Work order -> In the text excerpt about Charles C. Svendsen, in what year did Charles Svendsen, Sr. found The Charles Svendsen Company?

Text excerpt ->
---------------
This is the first of a two-part series on Cincinnati artist and religious painter, Charles C. Svendsen.

By Stephen Enzweiler
Special to NKyTribune

It has been more than a century since the Cincinnati and Northern Kentucky area was known as “America’s Paris.” At one time, this area was home to one of the most prolific concentrations of artists in its history, during a century-long period that was known as the “American Renaissance.”

It was a time when society sought to repudiate the classicism and secularism that had emerged after the Enlightenment and the French Revolution. Gothic and Italian-Renaissance Revival art and architecture emerged from it, with thousands of churches and cathedrals produced in a new wave of church-building nationwide. One of the movements that sprang out of the American Renaissance was the Religious Art Revival movement. And here in Cincinnati, it produced some of the most prolific religious artists in Cincinnati’s history. One of those artists was Charles C. Svendsen.

Charles C. Svendsen in 1889. Courtesy of Stephen Enzweiler.

Charles Cornelius Svendsen was born December 7, 1871, the eldest son of Charles Svendsen, Sr., a Danish-born immigrant and church decorator who founded The Charles Svendsen Company in 1866. The company, which had its factory at 84 West Court Street in Cincinnati, produced flags, banners, regalia and church vestments for Christian communities all over the country.

In its early years, the family lived upstairs above the shop. As a little boy, the young Charles would come down to play and roam in the back rooms and hallways of his father’s business. He often would sit for hours, watching the artists, seamstresses and craftsmen do their work. He was a familiar figure in the back rooms. Every so often, an artisan would pull him aside and show him the work that he was creating.

One of these artisans was Johann Schmitt, a warm, friendly man who had emigrated from Heinstadt, Baden in Germany. Schmitt knew Svendsen’s father from the ranks of The Society of Christian Art, then existing in Cincinnati. In the autumn of 1866, Schmitt went to work for the company painting the intricate medallion pictures on the society flags and banners it produced. But it didn’t take him long to discover the young Svendsen’s talents, and soon he took him on as his student.

Johann Schmitt, (1825-1898), the first art teacher of Charles C. Svendsen

Within a few years, the young boy was creating his own religious-themed drawings and paintings under Schmitt’s guidance. Svendsen’s father was delighted that his boy showed such talent, because he hoped he might someday use that talent in the family business.

By the time he was twelve, young Svendsen began to accompany his father to area churches and work under his supervision touching up murals. Gradually, he was brought more and more into the business. Where once he could only watch the artists, now he began sitting at their tables as one of them, entrusted with simpler jobs, such as hand-lettering a ribbon or applying gold-leaf to fabrics.
---------------
[Spatial grounding data]
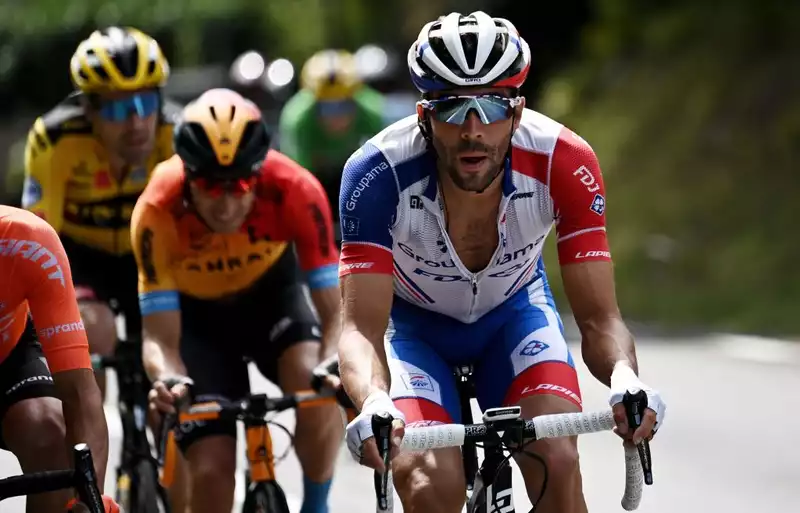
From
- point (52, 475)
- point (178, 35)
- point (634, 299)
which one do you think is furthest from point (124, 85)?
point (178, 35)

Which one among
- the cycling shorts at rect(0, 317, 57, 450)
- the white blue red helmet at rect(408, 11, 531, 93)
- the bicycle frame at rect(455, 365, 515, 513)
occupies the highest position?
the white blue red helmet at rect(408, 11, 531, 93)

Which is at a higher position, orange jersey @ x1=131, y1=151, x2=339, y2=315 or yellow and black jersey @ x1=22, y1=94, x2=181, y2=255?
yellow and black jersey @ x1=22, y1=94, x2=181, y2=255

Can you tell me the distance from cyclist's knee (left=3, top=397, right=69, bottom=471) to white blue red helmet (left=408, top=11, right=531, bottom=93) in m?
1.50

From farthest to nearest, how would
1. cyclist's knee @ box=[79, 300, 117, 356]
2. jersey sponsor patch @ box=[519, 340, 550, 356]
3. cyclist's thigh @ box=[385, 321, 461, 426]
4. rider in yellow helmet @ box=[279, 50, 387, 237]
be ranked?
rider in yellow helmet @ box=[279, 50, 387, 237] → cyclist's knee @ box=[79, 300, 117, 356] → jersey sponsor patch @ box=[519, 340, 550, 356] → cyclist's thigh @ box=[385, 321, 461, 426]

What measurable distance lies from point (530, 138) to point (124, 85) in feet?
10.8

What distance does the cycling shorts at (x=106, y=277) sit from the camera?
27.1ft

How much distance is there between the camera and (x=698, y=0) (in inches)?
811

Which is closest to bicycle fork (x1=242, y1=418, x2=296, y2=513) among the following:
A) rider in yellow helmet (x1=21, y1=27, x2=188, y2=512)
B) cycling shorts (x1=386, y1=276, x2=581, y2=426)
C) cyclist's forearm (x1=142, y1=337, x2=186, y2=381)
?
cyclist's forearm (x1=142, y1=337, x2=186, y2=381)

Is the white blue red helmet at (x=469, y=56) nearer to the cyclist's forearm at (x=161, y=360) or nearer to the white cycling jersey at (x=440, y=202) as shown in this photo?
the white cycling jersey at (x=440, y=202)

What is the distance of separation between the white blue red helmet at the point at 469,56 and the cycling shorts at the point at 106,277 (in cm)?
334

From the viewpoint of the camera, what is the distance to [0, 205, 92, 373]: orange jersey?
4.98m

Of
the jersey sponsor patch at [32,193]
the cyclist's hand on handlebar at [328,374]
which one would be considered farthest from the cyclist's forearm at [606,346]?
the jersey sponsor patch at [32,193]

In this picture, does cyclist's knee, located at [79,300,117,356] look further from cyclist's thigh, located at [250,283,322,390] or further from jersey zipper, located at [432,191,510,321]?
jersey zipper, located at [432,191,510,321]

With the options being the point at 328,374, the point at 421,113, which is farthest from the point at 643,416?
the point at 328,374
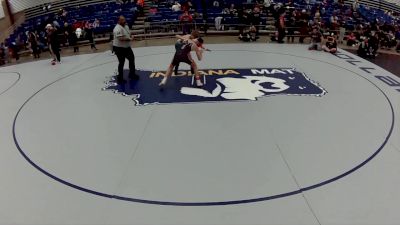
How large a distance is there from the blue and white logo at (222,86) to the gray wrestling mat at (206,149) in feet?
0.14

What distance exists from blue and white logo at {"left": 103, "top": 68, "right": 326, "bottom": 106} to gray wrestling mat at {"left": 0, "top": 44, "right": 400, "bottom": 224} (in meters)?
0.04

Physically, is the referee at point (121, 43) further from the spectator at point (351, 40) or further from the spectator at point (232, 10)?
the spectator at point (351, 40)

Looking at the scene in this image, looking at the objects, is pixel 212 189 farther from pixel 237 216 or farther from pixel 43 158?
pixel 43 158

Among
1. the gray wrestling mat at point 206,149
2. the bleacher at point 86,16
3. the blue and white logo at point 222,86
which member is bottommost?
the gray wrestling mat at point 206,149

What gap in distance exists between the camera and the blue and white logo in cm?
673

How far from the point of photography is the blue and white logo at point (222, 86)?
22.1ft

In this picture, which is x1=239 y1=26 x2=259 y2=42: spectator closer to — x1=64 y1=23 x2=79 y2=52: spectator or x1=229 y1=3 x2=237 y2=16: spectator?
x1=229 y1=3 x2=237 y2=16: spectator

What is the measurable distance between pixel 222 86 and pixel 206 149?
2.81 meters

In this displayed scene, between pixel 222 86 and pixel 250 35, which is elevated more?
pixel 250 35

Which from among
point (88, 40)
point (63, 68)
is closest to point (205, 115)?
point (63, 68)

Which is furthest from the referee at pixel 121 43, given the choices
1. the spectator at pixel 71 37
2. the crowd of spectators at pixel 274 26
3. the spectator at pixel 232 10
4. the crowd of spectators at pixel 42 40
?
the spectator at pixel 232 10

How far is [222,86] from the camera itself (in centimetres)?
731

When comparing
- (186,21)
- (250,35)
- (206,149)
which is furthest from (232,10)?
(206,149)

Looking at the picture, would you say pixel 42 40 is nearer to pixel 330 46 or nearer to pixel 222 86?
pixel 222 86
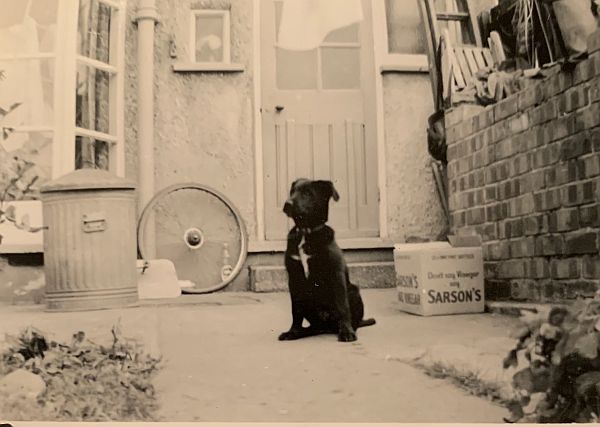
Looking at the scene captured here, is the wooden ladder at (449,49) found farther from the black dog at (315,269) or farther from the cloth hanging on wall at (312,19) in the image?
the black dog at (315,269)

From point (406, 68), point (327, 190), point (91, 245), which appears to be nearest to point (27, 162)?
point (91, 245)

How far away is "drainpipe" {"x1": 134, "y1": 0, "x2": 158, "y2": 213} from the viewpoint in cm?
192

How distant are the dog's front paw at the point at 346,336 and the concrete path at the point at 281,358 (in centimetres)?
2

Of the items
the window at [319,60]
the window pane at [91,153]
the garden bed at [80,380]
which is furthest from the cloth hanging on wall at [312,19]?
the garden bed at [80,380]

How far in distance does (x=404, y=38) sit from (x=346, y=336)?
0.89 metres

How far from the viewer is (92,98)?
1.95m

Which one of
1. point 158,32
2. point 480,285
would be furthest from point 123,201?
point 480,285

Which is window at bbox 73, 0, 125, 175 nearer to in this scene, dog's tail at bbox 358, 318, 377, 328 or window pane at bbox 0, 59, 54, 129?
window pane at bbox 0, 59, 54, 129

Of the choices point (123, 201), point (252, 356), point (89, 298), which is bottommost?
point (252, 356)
---------------
Exercise response -> 1866